Special Issue: Generative AI (GenAI) and Agentic AI at the Marketing–Operations Interface
in the
Production and Operations Management (POM)
Guest Editors
- Roland T. Rust, Distinguished University Professor and David Bruce Smith Chair in Marketing, Robert H. Smith School of Business, University of Maryland
- Ming-Hui Huang, Distinguished Professor and National Taiwan University Chair Professor, Department of Information Management, National Taiwan University
- Xin (Shane) Wang, Professor of Marketing, Pamplin College of Business, Virginia Tech
- Praveen K. Kopalle, Signal Companies’ Professor of Management & Professor of Marketing, Tuck School of Business, Dartmouth College
Recent breakthroughs in artificial intelligence are reshaping how firms integrate marketing and operations. Advances in generative AI (GenAI) (e.g., large language models, diffusion systems) and agentic AI (autonomous, goal-directed systems) are transforming both customer engagement and operational execution. GenAI enables large-scale personalization, demand simulation, and content creation, while agentic AI moves beyond passive recommendation tools to autonomously interact with customers, manage workflows, and coordinate resources in real time.
As these technologies converge, the traditional boundaries between marketing and operations are dissolving. Firms increasingly rely on intelligent systems to co-create value with customers, optimize resource allocation, and make cross-functional decisions. This shift raises urgent questions about theory, governance, and practice at the marketing-operations interface.
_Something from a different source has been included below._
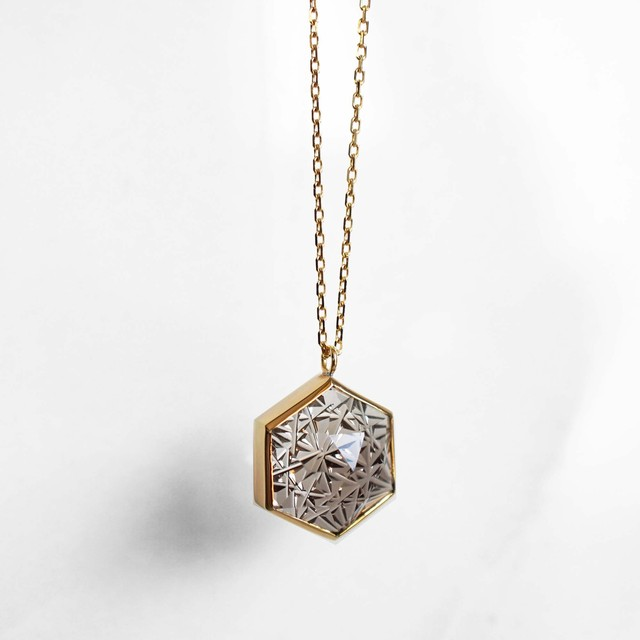 Smoky Quartz KIRIKO Necklace (Hexagon)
This special issue seeks to advance knowledge on how GenAI and agentic AI jointly influence demand generation, operational responsiveness, and firm performance. We welcome contributions from marketing, operations, information systems, and related fields, employing a wide range of methodologies, including analytical modeling, empirical studies, behavioral experiments, simulation, and system design.
Possible Topics
· Customer co-creation and adaptive operations: How GenAI enables real-time product customization and how agentic AI orchestrates fulfillment strategies.
· AI-driven service agents: The role of autonomous conversational agents in engagement, staffing, workflow design, and service recovery.
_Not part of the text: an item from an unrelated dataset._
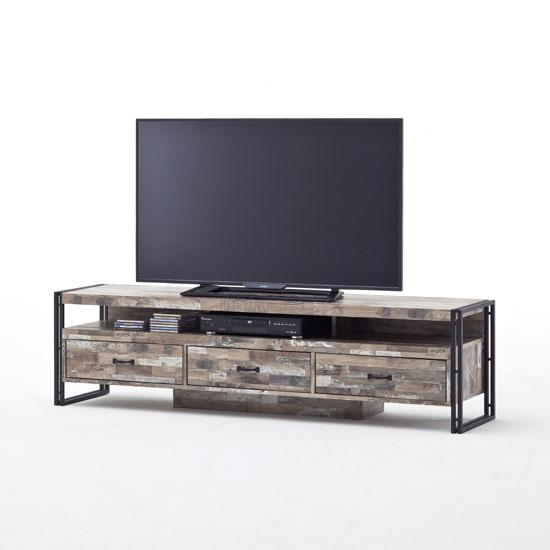 48812 JAVA Deko 2350 15 - 5 Examples Of Cool Looking Tv Stands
· Cross-functional decision automation: How Agentic AI leverages generative models to autonomously plan promotions, set prices, or manage inventory.
· Demand sensing and operational responsiveness: Synthesizing unstructured data (e.g., reviews, chat logs) with GenAI to improve operational decision-making.
· Trust, control, and governance: Managing risks of delegating decision rights to AI, including error, bias, or misalignment of marketing and operational objectives.
· AI-enabled coordination mechanisms: Designing new forms of human–AI collaboration that integrate marketing analytics with operations management.
Commitment to Timeliness
Given the rapid pace of research and practice in this domain, the editorial team is committed to quick turnaround and timely decisions. A paper submitted to the special issue will be processed right away. Authors are encouraged to submit as soon as they are ready. Our goal is to ensure that accepted papers are published swiftly, with the special issue scheduled for print publication in early 2027 to maximize its relevance and impact.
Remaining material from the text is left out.